═══ 引用文 ═══

禅の公案集『無門関』の35則に、『倩女離魂(せんじょりこん)』という面白いお話がある。
簡単に言えば、こんなお話だ。

昔の中国が舞台だ。
倩女(せんじょ)という名の、美少女がいた。
王宙(おうちゅう)という青年が、倩女を嫁にもらおうと、倩女の両親に頼むが、断られた。
落胆した王宙は、その地を離れることを決意し旅立つが、倩女が追ってきて「連れいって」と言い、駆け落ちとなった。
幸い、行き着いた地で王宙は成功し、金持ちになったので、改めて、倩女の両親に会うこととし、倩女を連れて故郷に戻った。
王宙は、今度は自信を持って、倩女の父親に「娘さんを下さい」と言ったが、倩女の父親は怪訝な顔をする。
倩女の父親が王宙に言うには、倩女は、お前が出て行ってから、ずっと病気で寝込んでいるという。
その時、家に倩女が入ってきた。

═══

**指示**.
倩女離魂の話の「幸い、行き着いた地で王宙は成」から「と病気で寝込んでいるという。」までの部分を、「王宙」を「王生」に改めて書き直すこと。

═══ データ内容 ═══

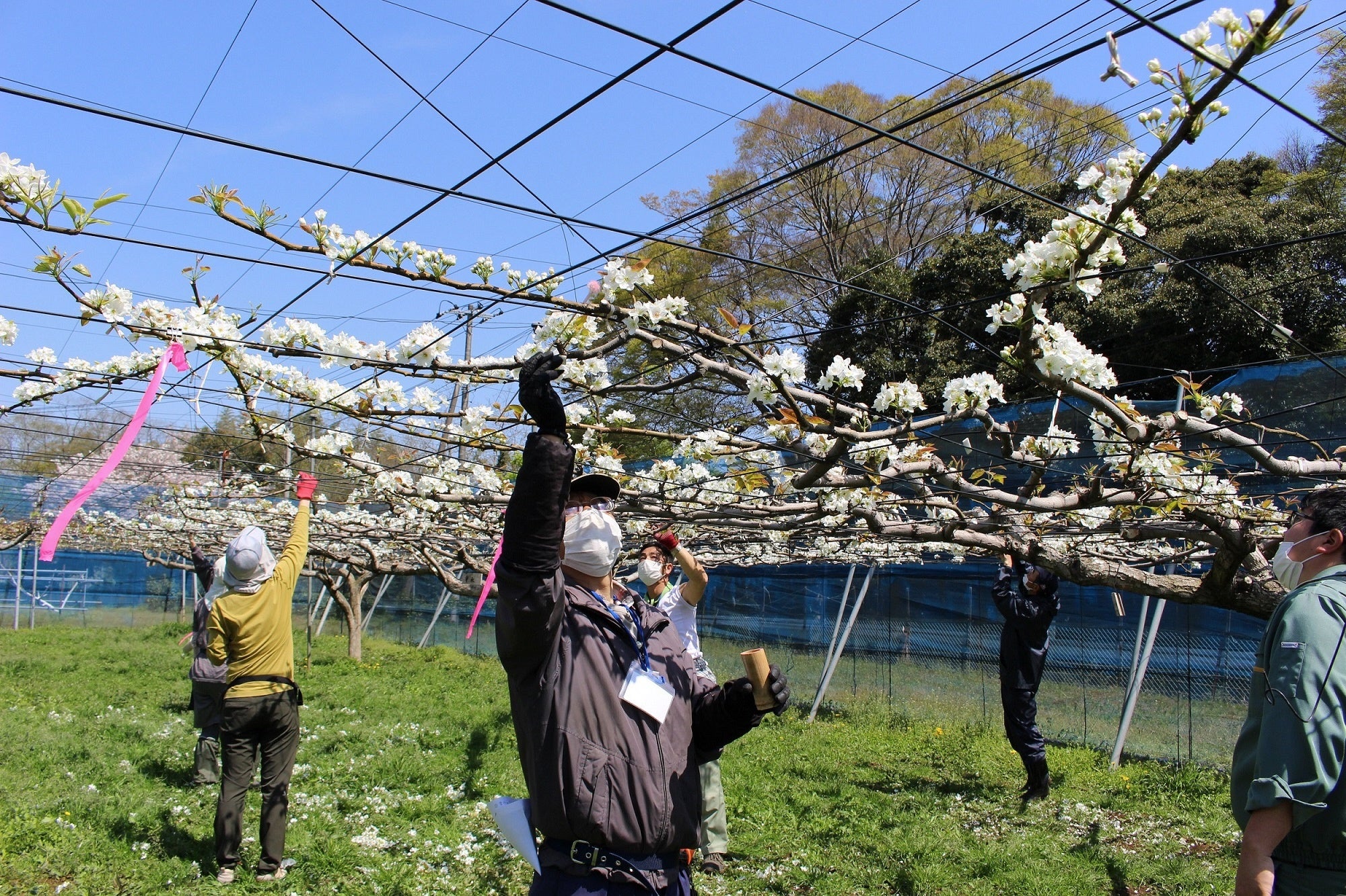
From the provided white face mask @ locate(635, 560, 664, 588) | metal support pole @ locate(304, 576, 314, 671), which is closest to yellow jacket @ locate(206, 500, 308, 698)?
white face mask @ locate(635, 560, 664, 588)

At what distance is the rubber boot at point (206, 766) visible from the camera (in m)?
6.73

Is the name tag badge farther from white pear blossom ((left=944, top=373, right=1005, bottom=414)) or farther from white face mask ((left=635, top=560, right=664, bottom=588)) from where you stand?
white face mask ((left=635, top=560, right=664, bottom=588))

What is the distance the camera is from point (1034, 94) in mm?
19578

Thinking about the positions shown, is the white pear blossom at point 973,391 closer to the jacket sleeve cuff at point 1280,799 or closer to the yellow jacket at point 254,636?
the jacket sleeve cuff at point 1280,799

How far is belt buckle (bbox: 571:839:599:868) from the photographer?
2045 mm

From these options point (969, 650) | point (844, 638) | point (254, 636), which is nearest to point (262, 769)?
point (254, 636)

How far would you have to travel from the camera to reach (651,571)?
5.34 meters

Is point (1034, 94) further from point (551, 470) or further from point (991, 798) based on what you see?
point (551, 470)

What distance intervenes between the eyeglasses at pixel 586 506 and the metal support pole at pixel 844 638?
999 cm

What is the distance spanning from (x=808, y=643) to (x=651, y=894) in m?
11.5

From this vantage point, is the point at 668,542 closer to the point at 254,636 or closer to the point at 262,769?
the point at 254,636

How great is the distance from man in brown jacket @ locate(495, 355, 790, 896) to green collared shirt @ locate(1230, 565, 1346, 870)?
109 centimetres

═══

**完成した解答**.
幸い、行き着いた地で王生は成功し、金持ちになったので、改めて、倩女の両親に会うこととし、倩女を連れて故郷に戻った。
王生は、今度は自信を持って、倩女の父親に「娘さんを下さい」と言ったが、倩女の父親は怪訝な顔をする。
倩女の父親が王生に言うには、倩女は、お前が出て行ってから、ずっと病気で寝込んでいるという。